Monday, September 17, 2001

Fear and Indecision

The sun sets bringing to close yet another day. A peaceful calm reigns in a kingdom made of my belongings, treasures, and memories. The outward stillness gives no indication to the inner war that battles.

My body is still as my mind races in too many different directions to make any progress. There are decisions to be made. How do I make the right decision? What is the wisest thing for me to do? Where will I go? What should I do? What is more important happiness or success?

My heart deals with a different battle. My dreams are they attainable? I have been told they are unrealistic. Is this true? What are my dreams? I have so many are they all reachable? Dreams of love, success, happiness, enjoyment, and bliss flash in my mind as I try to pick one. They are supposedly not interchangeable, no matter what you have to sacrifice something.

My heart and mind hold their battles. Logic and imagination wage a war. Fear and comfort duel courage and unknown. Knowledge fights the unrealistic. I scream breaking the reign that calmness once held.

Do I go for the unknown? There are no guarantees. Success and failure each have a 50/50 chance.

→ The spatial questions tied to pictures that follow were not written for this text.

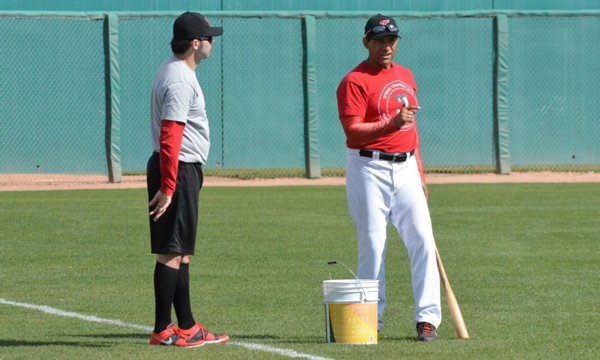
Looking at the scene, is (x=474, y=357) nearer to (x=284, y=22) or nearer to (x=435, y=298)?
(x=435, y=298)

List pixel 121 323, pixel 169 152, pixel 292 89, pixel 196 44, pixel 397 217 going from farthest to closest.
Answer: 1. pixel 292 89
2. pixel 121 323
3. pixel 397 217
4. pixel 196 44
5. pixel 169 152

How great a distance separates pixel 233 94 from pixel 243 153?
1280 millimetres

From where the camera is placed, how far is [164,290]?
652 centimetres

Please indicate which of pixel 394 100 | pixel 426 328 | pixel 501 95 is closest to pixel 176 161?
pixel 394 100

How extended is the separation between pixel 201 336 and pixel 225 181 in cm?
1404

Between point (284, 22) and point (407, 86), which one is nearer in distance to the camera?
point (407, 86)

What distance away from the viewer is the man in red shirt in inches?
263

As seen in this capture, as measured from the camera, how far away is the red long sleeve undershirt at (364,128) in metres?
6.47

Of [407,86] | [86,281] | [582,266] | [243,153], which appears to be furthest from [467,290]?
[243,153]

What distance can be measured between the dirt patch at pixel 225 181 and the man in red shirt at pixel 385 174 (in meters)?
12.8

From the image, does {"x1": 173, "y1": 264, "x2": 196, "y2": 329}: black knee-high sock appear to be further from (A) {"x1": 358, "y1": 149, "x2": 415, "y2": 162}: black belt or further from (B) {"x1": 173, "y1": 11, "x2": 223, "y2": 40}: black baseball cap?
(B) {"x1": 173, "y1": 11, "x2": 223, "y2": 40}: black baseball cap

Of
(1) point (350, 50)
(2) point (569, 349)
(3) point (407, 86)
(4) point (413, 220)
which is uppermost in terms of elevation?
(1) point (350, 50)

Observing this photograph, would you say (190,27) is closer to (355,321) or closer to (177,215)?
(177,215)

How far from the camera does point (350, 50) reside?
22.9 meters
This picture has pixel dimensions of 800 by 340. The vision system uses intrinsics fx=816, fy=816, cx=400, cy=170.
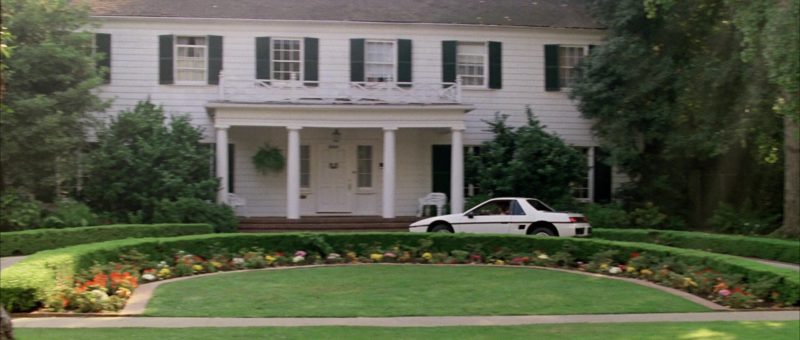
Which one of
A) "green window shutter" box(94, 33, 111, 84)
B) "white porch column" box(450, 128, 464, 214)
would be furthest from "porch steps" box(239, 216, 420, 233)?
"green window shutter" box(94, 33, 111, 84)

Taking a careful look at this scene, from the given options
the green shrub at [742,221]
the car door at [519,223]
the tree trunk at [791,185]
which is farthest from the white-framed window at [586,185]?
the car door at [519,223]

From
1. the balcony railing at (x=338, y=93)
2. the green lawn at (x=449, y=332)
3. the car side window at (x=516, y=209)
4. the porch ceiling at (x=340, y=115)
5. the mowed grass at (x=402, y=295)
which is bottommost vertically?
the mowed grass at (x=402, y=295)

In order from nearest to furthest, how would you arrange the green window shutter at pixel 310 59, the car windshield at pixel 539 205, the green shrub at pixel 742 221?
1. the car windshield at pixel 539 205
2. the green shrub at pixel 742 221
3. the green window shutter at pixel 310 59

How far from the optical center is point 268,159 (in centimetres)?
2633

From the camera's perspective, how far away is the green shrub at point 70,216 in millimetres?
22059

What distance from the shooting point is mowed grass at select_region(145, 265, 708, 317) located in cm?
1210

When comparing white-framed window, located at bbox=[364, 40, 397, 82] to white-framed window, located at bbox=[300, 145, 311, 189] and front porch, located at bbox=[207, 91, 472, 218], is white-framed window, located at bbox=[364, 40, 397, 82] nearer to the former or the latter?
front porch, located at bbox=[207, 91, 472, 218]

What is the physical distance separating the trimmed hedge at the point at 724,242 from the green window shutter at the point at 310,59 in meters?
10.4

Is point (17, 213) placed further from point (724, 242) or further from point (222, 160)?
point (724, 242)

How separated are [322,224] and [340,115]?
3.43 meters

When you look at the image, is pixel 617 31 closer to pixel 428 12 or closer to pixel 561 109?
pixel 561 109

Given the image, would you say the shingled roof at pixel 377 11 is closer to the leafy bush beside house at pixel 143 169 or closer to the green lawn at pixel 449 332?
the leafy bush beside house at pixel 143 169

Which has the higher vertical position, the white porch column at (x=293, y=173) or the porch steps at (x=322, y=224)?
the white porch column at (x=293, y=173)

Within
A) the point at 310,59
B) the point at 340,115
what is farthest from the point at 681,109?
the point at 310,59
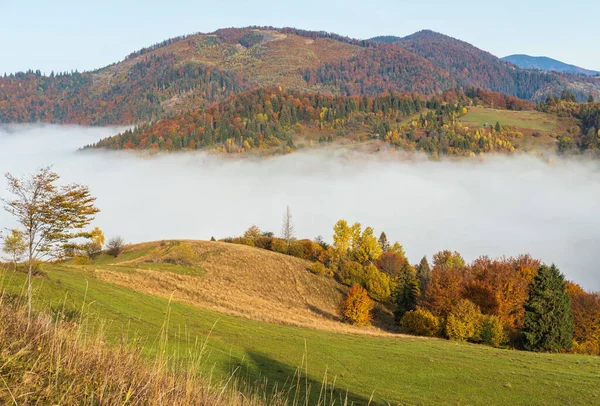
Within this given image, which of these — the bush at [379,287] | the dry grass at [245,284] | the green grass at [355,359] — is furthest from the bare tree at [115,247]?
the bush at [379,287]

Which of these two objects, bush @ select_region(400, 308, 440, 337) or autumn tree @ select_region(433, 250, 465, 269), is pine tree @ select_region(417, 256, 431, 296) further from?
autumn tree @ select_region(433, 250, 465, 269)

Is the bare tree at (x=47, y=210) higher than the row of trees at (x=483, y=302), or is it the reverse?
the bare tree at (x=47, y=210)

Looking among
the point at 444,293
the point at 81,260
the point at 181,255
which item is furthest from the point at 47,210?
the point at 444,293

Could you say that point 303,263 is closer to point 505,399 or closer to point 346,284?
point 346,284

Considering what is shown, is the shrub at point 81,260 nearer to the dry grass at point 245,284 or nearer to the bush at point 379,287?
the dry grass at point 245,284

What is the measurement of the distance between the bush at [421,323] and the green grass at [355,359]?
18098mm

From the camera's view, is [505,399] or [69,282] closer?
[505,399]

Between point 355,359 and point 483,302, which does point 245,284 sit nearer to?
point 483,302

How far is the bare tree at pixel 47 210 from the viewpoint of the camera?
21.5 metres

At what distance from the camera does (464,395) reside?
2462 centimetres

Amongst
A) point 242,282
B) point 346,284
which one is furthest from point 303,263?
point 242,282

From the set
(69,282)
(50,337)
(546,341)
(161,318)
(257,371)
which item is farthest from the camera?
(546,341)

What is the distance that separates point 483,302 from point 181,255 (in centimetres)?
5185

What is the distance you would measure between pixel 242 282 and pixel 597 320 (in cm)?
5441
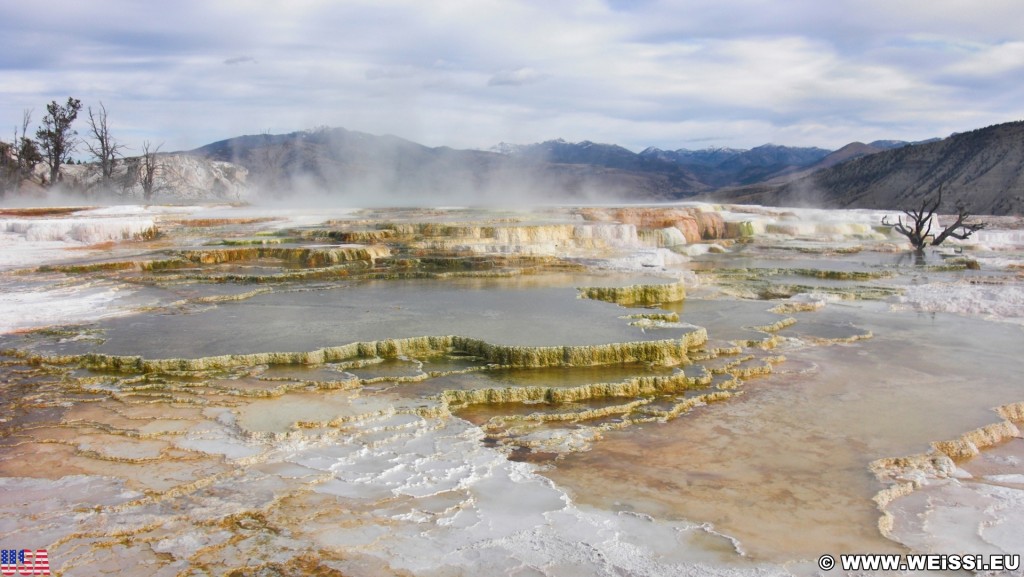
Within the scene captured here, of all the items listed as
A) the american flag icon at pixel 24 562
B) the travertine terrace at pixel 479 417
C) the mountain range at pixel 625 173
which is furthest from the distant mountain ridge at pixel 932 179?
the american flag icon at pixel 24 562

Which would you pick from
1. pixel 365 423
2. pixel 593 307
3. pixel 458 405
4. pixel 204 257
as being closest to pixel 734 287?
pixel 593 307

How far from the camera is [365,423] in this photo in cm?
458

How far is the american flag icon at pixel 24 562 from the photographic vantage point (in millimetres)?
2881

All I've known would be gone. Am I woman enough to make it on my own?

I could remain in the comfort that I know. Life could continue as I know it. There would be no risk. It would be simple, nothing would need to change. Can I continue in what I've always known? Is it sufficient to quench all my desires?

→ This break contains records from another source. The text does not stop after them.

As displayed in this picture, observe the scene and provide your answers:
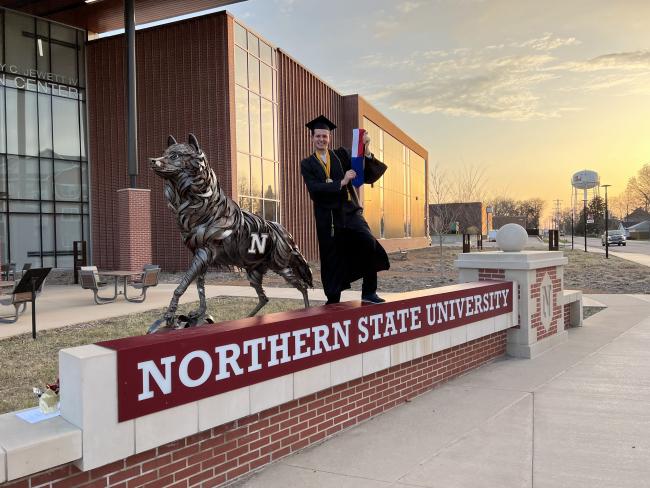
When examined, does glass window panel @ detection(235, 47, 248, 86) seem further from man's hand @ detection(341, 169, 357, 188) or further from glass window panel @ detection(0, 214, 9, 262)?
man's hand @ detection(341, 169, 357, 188)

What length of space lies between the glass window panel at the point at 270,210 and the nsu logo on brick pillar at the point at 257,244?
20098 millimetres

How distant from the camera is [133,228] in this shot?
1981 centimetres

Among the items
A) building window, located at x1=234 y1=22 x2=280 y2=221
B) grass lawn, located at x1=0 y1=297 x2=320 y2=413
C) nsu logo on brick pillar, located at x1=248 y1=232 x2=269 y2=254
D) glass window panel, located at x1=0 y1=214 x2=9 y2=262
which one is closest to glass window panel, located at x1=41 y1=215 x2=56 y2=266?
glass window panel, located at x1=0 y1=214 x2=9 y2=262

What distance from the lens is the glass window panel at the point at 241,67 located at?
23188 millimetres

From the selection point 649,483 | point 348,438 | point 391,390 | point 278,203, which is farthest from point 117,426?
point 278,203

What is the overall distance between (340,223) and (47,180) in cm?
2283

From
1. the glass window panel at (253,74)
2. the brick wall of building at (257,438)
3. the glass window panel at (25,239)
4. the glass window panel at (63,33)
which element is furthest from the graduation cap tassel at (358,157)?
the glass window panel at (63,33)

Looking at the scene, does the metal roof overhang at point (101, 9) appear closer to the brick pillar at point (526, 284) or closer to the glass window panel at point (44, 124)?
the glass window panel at point (44, 124)

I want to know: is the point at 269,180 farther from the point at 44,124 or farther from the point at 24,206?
the point at 24,206

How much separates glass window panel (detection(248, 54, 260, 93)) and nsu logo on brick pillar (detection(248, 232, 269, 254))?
20212 millimetres

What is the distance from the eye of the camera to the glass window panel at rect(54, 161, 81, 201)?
80.7ft

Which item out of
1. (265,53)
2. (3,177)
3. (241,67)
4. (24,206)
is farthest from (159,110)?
(24,206)

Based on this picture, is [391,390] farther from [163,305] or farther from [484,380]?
[163,305]

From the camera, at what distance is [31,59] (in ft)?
77.2
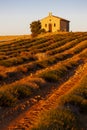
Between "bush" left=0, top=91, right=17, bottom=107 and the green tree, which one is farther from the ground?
"bush" left=0, top=91, right=17, bottom=107

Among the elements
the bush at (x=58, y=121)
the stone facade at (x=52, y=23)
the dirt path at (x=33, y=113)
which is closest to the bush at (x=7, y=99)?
the dirt path at (x=33, y=113)

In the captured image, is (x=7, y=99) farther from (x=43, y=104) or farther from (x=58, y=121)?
(x=58, y=121)

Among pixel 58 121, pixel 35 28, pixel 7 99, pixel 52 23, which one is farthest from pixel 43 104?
pixel 52 23

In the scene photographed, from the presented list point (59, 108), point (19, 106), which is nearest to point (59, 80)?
point (19, 106)

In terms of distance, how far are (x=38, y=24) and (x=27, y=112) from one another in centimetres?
7214

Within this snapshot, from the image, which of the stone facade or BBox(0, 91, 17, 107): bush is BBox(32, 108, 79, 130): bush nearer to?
BBox(0, 91, 17, 107): bush

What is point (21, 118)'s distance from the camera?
11430 mm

I am no closer to a decision than when this procedure started. The battle has heightened to a catastrophic level. I push the was away just like I've done countless times before promising myself that when I was adequately prepared I would make a decision. Oh yes I forgot to mention this has been going on for months. My emotional and physical reserve are slowly depleting. A decision should be made soon to preserve my health and sanity.

Months later the door closes with a decisive click behind me. I realized that all those months of debating had not been to make a smarter decision. I had been hiding in the comfort that I knew. All that time I had stayed never trying something new, never challenging myself. I reach down to grip my bag to my side. I take the first step toward accomplishing my dream.